Die Affäre von John Terry mit der Freundin eines Nationalteam-Kollegen sorgt für Entrüstung in England. Sogar die Politik fordert seine Ablösung als Kapitän.

F. Heckenberger

Der englische Fußball ist wieder mal um eine schlüpfrige Anekdote reicher, und John Terry könnte bald die Armbinde los sein, deren Übernahme er einst als "ultimative Ehre" bezeichnet hat. Die angebliche Affäre des Kapitäns der englischen Auswahl mit dem französischen Unterwäschemodell Vanessa Perroncel, der damaligen Lebensgefährtin seines Nationalelf-Kollegen Wayne Bridge, beschäftigt auf der Insel nun sogar die Politik.

Sex-Affäre um John Terry: Das Herz am rechten Fleck? England diskutiert über John Terry.

Das Herz am rechten Fleck? England diskutiert über John Terry.

(Foto: Foto: AFP)

"Wenn sich die Anschuldigungen bewahrheiten, stellt das seine Rolle in Frage", sagte Sportminister Gerry Sutcliffe zu Beginn der Woche und hob die aufgeregte Diskussion auf eine neue Ebene. Es geht nicht mehr allein um einen privaten Fehltritt, es geht um das Wohl und das Ansehen der Nationalmannschaft und damit, so interpretiert es Sutcliffe, um eine nationale Angelegenheit. Terry ist verheiratet, Vater von Zwillingen und trägt auch beim Premier-League-Tabellenführer FC Chelsea die Binde des Mannschaftsführers.

Mit seiner Stellungnahme befeuerte der Sportminister die Diskussion auf der Insel, ob der 29-Jährige weiterhin Kapitän der Nationalelf bleiben kann. John Terry sei ein phantastischer Spieler, aber als Kapitän von England habe man auch Verantwortung für sein Land, so Sutcliffe. Laut der Tageszeitung Times forderte der Politiker den englischen Verband FA auf, eine offizielle Stellungnahme abzugeben und mögliche Konsequenzen zu formulieren.
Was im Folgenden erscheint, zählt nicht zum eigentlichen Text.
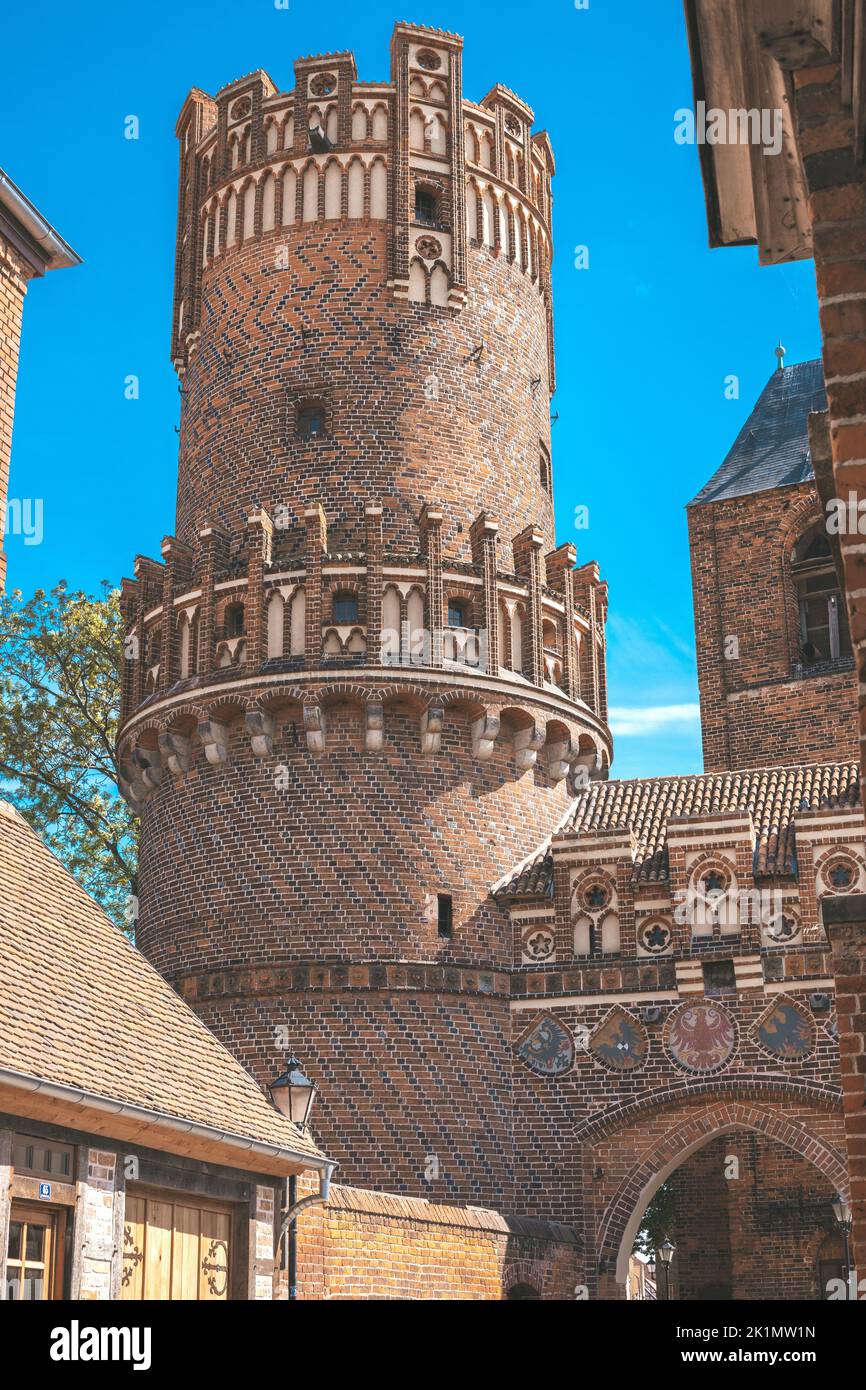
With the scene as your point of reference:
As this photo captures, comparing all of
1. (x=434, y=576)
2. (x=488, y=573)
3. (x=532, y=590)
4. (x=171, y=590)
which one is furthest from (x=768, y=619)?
(x=171, y=590)

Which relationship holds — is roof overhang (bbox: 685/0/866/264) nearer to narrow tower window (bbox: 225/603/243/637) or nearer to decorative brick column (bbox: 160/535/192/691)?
narrow tower window (bbox: 225/603/243/637)

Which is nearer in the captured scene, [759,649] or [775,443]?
[759,649]

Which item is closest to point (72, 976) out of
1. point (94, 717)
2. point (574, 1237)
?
point (574, 1237)

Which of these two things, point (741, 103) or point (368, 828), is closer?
point (741, 103)

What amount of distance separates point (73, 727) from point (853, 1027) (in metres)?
26.9

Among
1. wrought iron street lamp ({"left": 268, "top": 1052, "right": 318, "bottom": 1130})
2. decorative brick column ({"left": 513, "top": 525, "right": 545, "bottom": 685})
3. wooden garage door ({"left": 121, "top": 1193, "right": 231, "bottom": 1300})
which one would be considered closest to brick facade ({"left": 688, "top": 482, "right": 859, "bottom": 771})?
decorative brick column ({"left": 513, "top": 525, "right": 545, "bottom": 685})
Die FA spielt vorerst auf Zeit. "Wir haben keine Eile. Wir sehen die Nationalmannschaft Anfang März vor dem Spiel gegen Ägypten. Dann haben wir Gelegenheit, die Spieler und ihre Interaktion untereinander zu beobachten", so zitiert die BBC einen nicht genannten FA-Funktionär. Englische Zeitungen berichten bereits, Bridge wolle nicht mehr unter einem Kapitän namens John Terry für die Nationalmannschaft spielen. Angesichts der Verwerfungen fürchten die Fans in diversen Online-Foren, dass die Affäre die Chancen der Three Lions bei der WM in Südafrika beeinträchtigen könnte.

Am Wochenende war ein Sturm durch die englische Medienlandschaft gerauscht, nachdem ein Richter die Spekulationen über die Affäre öffentlich bestätigt und ein Gericht die einstweiligen Verfügungen gekippt hatte, mit denen Terry Berichte über sein Privatleben unterbinden wollte. In den Stadien auf der Insel war das Thema allgegenwärtig. Die Fans sangen: "Passt auf eure Frauen auf", und Nigel de Jong, Stephen Ireland und Carlos Tévez liefen aus Solidarität mit Wayne Bridge, ihrem Teamkollegen bei Manchester City, in T-Shirts mit der Aufschrift "Team Bridge" über den Rasen.

Terry dagegen zeigte sich unbeeindruckt von dem Wirbel: Er erzielte beim 2:1 seines Vereins gegen den FC Burnley den Siegtreffer und bekam anschließend Rückendeckung von Chelsea-Trainer Carlo Ancelotti: "Ich habe nie daran gedacht, ihn nicht aufzustellen. Er ist unser Kapitän."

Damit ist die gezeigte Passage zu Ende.